Let's start the new year on an optimistic note.
We may not yet live in a "post-racial" society, but inexorable forces are pushing us in that direction.
For example:
- Genetic studies have conclusively established that categorizing people by features like their skin color, the shape of their nose, or the texture of their hair has no scientific basis.
- Immigration and multi-racial marriages are making such categories increasingly problematic and irrelevant in day-to-day life.
- And younger generations, while not yet completely free of unconscious stereotyping, are less driven by prejudice and suffer less attendant rage and guilt.
Taken together, these forces are inexorably lowering the social and economic boundaries between groups.
Indeed, even in the debris of the Great Recession, researchers have discovered a new vein of optimism among people of color. More than two-thirds of Black and Hispanic Americans believe their economic situation will improve over the next ten years.
According to another study, Black Americans' perception of racial bias has declined by more than a third since the 1950s.
Unfortunately, the same study indicates White Americans think such progress was at their expense.
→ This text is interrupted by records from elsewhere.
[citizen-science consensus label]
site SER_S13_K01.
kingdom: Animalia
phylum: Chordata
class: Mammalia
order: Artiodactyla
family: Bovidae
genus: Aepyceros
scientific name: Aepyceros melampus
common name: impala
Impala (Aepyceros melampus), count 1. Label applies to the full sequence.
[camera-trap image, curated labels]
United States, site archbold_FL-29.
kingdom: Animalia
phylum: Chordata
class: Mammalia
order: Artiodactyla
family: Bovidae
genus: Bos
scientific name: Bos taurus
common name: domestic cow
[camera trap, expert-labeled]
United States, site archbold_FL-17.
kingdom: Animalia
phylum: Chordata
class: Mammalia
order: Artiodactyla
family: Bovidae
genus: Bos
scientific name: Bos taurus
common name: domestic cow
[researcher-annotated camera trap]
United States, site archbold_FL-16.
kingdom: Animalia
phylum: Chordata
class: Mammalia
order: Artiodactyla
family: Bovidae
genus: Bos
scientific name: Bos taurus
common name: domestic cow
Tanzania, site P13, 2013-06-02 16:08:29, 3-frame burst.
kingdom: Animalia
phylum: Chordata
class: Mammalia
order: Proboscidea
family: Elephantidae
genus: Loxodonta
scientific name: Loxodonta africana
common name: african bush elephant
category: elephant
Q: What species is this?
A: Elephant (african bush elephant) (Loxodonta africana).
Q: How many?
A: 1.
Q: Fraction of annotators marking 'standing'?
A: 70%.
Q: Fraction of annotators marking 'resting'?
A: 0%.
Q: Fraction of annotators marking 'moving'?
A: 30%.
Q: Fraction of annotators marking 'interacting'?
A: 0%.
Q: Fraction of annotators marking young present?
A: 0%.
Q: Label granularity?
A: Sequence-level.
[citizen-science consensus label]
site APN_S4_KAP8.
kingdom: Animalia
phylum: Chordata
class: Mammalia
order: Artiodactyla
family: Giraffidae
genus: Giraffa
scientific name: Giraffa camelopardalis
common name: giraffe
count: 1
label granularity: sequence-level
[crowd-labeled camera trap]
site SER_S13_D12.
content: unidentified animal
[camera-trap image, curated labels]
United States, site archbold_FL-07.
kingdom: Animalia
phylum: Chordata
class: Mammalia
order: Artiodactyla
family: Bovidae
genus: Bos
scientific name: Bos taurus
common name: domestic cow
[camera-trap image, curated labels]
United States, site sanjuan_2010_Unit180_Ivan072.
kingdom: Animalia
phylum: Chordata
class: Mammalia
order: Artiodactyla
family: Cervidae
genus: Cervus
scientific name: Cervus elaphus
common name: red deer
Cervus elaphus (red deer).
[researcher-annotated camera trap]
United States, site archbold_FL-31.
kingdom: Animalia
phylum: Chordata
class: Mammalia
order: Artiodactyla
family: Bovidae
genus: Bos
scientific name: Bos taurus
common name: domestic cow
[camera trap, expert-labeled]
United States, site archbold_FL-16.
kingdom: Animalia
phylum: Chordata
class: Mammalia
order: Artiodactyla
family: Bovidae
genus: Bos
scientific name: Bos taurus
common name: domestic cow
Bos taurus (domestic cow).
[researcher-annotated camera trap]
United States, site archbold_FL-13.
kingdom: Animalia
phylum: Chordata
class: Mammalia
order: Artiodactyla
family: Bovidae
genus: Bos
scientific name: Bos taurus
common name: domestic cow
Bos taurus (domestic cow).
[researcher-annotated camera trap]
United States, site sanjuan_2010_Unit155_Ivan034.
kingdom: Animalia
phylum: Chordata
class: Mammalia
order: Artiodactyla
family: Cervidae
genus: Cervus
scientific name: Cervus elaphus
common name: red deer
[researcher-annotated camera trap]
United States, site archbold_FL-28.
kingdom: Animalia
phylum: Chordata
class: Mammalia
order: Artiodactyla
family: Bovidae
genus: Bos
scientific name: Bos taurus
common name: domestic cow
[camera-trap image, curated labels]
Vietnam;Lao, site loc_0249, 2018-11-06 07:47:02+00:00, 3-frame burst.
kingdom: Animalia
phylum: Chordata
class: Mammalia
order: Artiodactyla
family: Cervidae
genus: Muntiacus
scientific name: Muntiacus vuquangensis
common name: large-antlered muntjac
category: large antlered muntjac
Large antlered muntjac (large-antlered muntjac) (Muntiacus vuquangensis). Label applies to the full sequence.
Their perception of anti-White bias has more than doubled.
I suspect perceptions of anti-White bias reflect a generalized resentment of affirmative action and the social imposition of political-correctness. As the researchers noted, "by nearly any metric — from employment to police treatment, loan rates to education — statistics continue to indicate drastically poorer outcomes for Black than White Americans."
The factual data support neither Black optimism nor White resentment. But in time the former may be justified. And once White Americans realize that economic and social equality is not a zero-sum game, the latter may dissipate.
Ironically, real progress depends on both.
Meanwhile the road ahead may be bumpy, even if we can be rightfully optimistic about the destination.